Les tournois, si longtemps célébrés dans l’Europe chrétienne, et si souvent anathématisés, étaient des jeux plus nobles que la lutte, le disque et la course des Grecs, et bien moins barbares que les combats des gladiateurs chez les Romains. Nos tournois ne ressemblaient en rien à ces spectacles, mais beaucoup à ces exercices militaires si communs dans l’antiquité, et à ces jeux dont on trouve tant d’exemples dès le temps d’Homère. Les jeux guerriers commencèrent à prendre naissance en Italie vers le temps de Théodoric, qui abolit les gladiateurs au ve siècle, non pas en les interdisant par un édit, mais en reprochant aux Romains cet usage barbare, afin qu’ils apprissent d’un Goth l’humanité et la politesse. Il y eut ensuite en Italie, et surtout dans le royaume de Lombardie, des jeux militaires, de petits combats qu’on appelait bataillole, dont l’usage s’est conservé encore dans les villes de Venise et de Pise.

Il passa bientôt chez les autres nations. Nithard rapporte qu’en 870, les enfants de Louis le Débonnaire signalèrent leur réconciliation par une de ces joutes solennelles, qu’on appela depuis tournois. « Ex utraque parte alter in alterum veloci cursu ruebant. »

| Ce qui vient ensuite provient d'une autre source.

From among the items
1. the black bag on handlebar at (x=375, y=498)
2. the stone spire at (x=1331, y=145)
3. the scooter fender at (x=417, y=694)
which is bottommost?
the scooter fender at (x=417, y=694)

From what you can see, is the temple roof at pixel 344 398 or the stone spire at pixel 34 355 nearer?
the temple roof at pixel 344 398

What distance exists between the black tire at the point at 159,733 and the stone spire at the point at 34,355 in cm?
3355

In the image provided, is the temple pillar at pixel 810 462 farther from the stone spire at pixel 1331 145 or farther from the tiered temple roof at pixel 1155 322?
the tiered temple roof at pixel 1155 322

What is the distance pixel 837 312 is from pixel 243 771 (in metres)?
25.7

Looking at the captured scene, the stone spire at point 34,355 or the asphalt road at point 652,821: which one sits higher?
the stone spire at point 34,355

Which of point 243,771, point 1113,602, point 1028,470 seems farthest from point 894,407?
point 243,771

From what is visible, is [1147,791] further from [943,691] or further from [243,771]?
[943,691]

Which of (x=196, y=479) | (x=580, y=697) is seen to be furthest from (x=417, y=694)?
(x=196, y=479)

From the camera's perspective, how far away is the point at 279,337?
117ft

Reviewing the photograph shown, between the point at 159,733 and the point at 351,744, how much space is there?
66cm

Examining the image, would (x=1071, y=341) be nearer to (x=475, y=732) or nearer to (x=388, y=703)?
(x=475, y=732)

L’empereur Henri l’Oiseleur, pour célébrer son couronnement, donna une de ces fêtes militaires (920) : on y combattit à cheval. L’appareil en fut aussi magnifique qu’il pouvait l’être dans un pays pauvre, qui n’avait encore de villes murées que celles qui avaient été bâties par les Romains le long du Rhin.

L’usage s’en perpétua en France, en Angleterre, chez les Espagnols et chez les Maures. On sait que Geoffroi de Preuilly, chevalier de Touraine, rédigea quelques lois pour la célébration de ces jeux, vers la fin du xie siècle ; quelques-uns prétendent que c’est de la ville de Tours qu’ils eurent le nom de tournois, car on ne tournait point dans ces jeux comme dans les courses des chars chez les Grecs et chez les Romains. Mais il est plus probable que tournoi venait d’épée tournante, ensis torneaticus, ainsi nommée dans la basse latinité, parce que c’était un sabre sans pointe, n’étant point permis dans ces jeux de frapper avec une autre pointe que celle de la lance.